Types of Stature in Art.—The existence of these different individual types, which combine a definite relationship of the parts of stature with the complete image of a well-defined individuality, was long ago perceived by the eye, or rather by the delicate intuition of certain eminent artists. These immortalised their several ideals, investing now the one type and now the other with the genius of their art. Thus, for example, Rubens embodies in his Flemish canvases the brachyscelous type, robust and jovial, and usually represents him as a man of mighty appetite revelling in the pleasures of the table.
Botticelli, on the contrary, has idealised the macroscelous type, in frail, diaphanous, almost superhuman forms, that seem, as they approach, to walk, shadow-like, upon the heads of flowers, without bending them beneath their feet and without leaving any trace of their passage. Accordingly, these two great artists have admirably realised, not only the two opposite types of stature, but also the psychic and moral attributes that respectively belong to them. But it was not granted to these artists to achieve the supreme glory of representing perfect human beauty in unsurpassed and classic masterpieces. The art of Greece alone succeeded in embodying in statues which posterity must admire but cannot duplicate, the medial, normal type of the perfect man.

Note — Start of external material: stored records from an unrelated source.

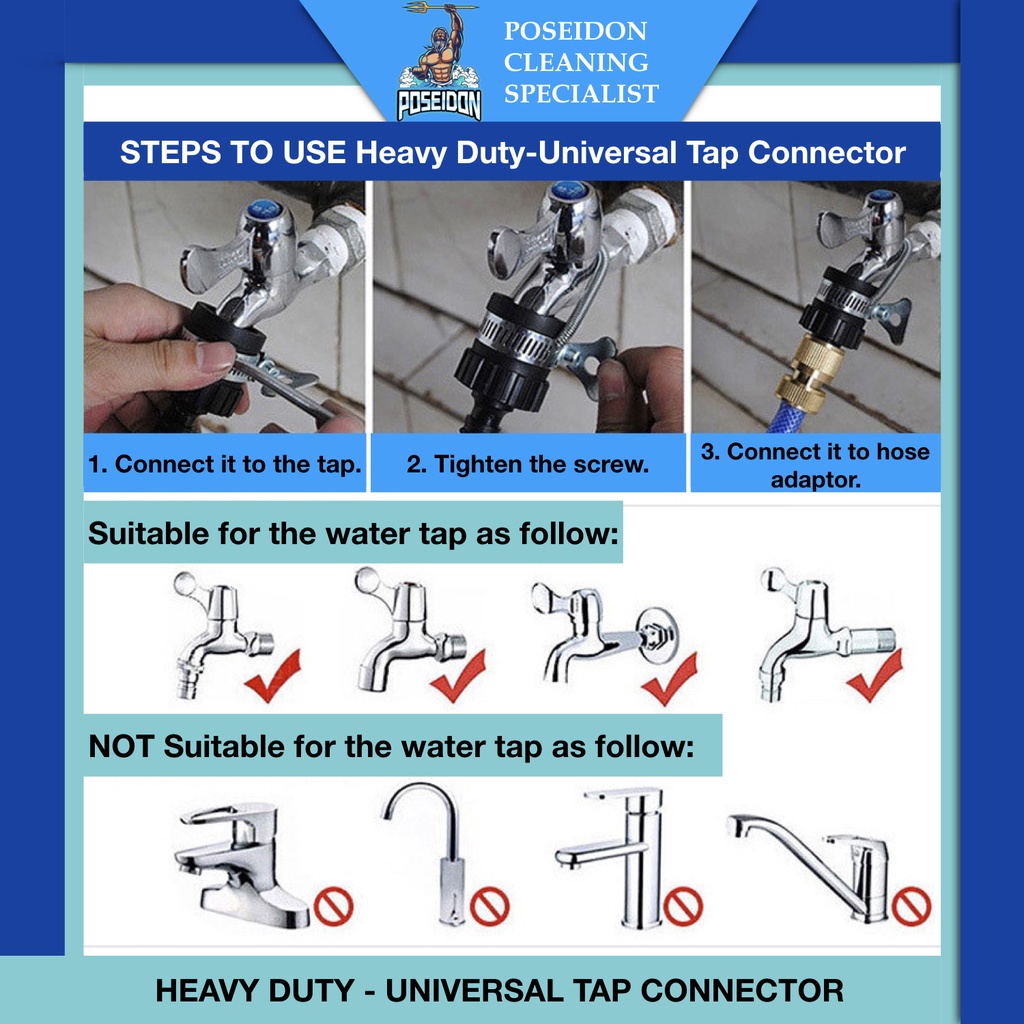 POSEIDON

POSEIDON CLEANING SPECIALIST

STEPS TO USE Heavy Duty-Universal Tap Connector

1. Connect it to the tap.

2. Tighten the screw.

3. Connect it to hose adaptor.

Suitable for the water tap as follow:

NOT Suitable for the water tap as follow:

HEAVY DUTY - UNIVERSAL TAP CONNECTOR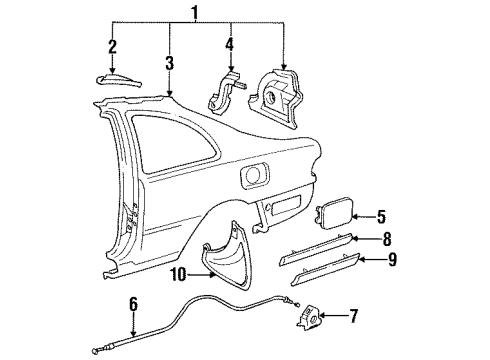 1
2
3
4
5
8
9
10
6
7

Variations of Stature According to Sex.—It is not always necessary to interpret the type of stature in the same sense. Even from an exclusively biological standpoint, it may lend itself to profoundly different interpretations.
Thus, for example, the type of stature varies normally according to the sex. Woman is more brachyscelous than man; but the degree of brachyscelia corresponds to a larger development of the lumbar segment of the spinal column, which corresponds to the functions of maternity.
In fact all the various segments of the spinal column show different proportions in the two sexes.
As we know, the spinal column consists of three parts; the cervical (corresponding to the neck), the thoracic (corresponding to the ribs), and the abdominal, including the os sacrum and the coccyx.
Now, Manouvrier, reducing the height of the spinal column to a scale of 100, expresses the relations of these different parts in the two sexes as follows:
| Segments | Men | Women |
|---|---|---|
| Cervical | 22.1 | 23.9 |
| Thoracic | 58.5 | 55.4 |
| Lumbar | 11.4 | 23.7 |
| Sacro-coccygeal | 7.9 | 6.7 |
In woman the thoracic segment is shorter and the abdominal is longer than in man; but the total sum in woman is relatively greater in proportion to the whole stature.
In a case like this we have no right to speak of a morphological or psychosocial superiority of type; nor would a fact of this sort have any weight, for example, in establishing the anthropological superiority of woman. Nevertheless, it may be asserted that, if the day comes when woman, having entered the ranks of social workers, shall prove that she is socially as useful as man, she will still be, in addition, the mother of the species, and for that reason preeminently the greater producer.